Those brave boys in Korea are cannon fodder for director Robert Altman. Those immortal, scribbled words that sat on a desk in his home, are engraved in history. “Fuck it, I’ll do it,” he wrote when asked to direct M*A*S*H. His distaste for the novel it was based on, paired with his fresh filmmaking legs made for a rough ride through a war that had ended nearly two decades ago. There was, of course, another war on at the time over in Vietnam, and the concern studios and producers had for what that meant for the contemporary appeal of M*A*S*H was palpable. Altman must have known, for while his efforts here may focus on the horrors of Korea, they instil the tragedies of the contemporary world around him and his ensemble cast.
From its opening moments, M*A*S*H sets out to shock and horrify its audience. As a bloodied soul of combat is carried off to a medical base, the light chimes and crooning from Johnny Mandel make for a great disparage. Its subject may be as bleak and disgusted as the film Altman turns in here, but Altman does not wish to make those chirpy notes flutter up even when depicting the camaraderie between these serving soldiers. That shot of the beaten and broken bodies flying over the forests only lasts for the opening credits, but Altman sets the scene with stunning, hard to swallow meaningfulness. But for every compelling moment that is formed from this spectacle of war, Altman struggles to swallow the other, inevitable pill of adaptation.
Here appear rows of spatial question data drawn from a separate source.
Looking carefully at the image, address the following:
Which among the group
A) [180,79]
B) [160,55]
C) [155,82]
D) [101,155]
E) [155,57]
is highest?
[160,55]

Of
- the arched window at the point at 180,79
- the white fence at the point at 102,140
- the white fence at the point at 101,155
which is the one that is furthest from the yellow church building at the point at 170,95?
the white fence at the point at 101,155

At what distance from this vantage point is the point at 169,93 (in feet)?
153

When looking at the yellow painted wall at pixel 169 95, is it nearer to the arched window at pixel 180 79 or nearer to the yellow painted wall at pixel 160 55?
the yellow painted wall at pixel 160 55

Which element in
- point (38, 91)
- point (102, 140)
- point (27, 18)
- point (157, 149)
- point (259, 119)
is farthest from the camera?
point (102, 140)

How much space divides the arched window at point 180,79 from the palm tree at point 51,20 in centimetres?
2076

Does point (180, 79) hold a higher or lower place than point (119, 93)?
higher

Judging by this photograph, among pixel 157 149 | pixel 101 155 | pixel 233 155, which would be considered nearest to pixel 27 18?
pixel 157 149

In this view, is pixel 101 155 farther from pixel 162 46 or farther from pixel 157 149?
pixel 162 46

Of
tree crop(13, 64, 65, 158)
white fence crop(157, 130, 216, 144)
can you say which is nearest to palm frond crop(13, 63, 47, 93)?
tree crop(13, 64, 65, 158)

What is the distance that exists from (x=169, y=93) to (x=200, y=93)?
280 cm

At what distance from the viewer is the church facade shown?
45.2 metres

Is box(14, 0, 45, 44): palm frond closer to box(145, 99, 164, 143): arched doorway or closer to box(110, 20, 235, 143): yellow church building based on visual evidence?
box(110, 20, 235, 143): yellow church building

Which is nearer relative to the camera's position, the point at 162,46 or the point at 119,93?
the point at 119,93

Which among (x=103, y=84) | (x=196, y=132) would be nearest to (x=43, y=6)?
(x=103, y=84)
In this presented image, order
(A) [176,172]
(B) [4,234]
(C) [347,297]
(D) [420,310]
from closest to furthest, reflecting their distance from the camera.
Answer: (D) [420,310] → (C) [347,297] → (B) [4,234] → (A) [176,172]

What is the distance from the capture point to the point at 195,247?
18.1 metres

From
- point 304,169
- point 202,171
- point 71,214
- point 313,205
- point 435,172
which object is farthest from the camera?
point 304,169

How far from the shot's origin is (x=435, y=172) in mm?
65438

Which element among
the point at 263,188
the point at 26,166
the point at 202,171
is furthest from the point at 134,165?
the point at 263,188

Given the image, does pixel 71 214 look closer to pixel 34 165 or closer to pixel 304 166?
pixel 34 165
He is tasked with bringing meaning to a dated script. Some of the jokes and throwaway lines do not settle well, but the notes and performances that surround them do well to cover up those patchy problems. Elliott Gould and Donald Sutherland, in particular, are thoroughly graceful on the screen. If Altman and his ensemble hope to capture the tenacity of war and the bleak hilarity of hard-headed officers, then he does so well. Their routine is fixing up those on the frontlines. They are no longer terrified or disturbed by the wounds they see or the death that surrounds them. That is the package deal they have been offered, and they make do with what they can. Altman captures that with tenacity.
Considering he would go on to make McCabe and Mrs. Miller and The Long Goodbye soon after, it is reassuring to see so many of the essential components of the Altman craze here. One of the many to poke at Vietnam and satirize it, M*A*S*H is either a poorly-aged trendsetter that launched a great many careers, or a solid satire whose issues of ageing without grace can be overlooked for the dependable performances within. Either way, it is hard not to acknowledge the impact this feature has had, not just because of what it wished to comment on, but also how it went about doing it. Harsh words and portrayals of those who take war as a career opportunity, and not a risk. But with that, Altman and his cast capture the fear of many a soldier. “I now close my military career and just fade away,” and that is all they can do should they survive. Few are reviled in honour; many are lost to time. Altman displays that earnestly, but does not explore it much further than a respectable frankness.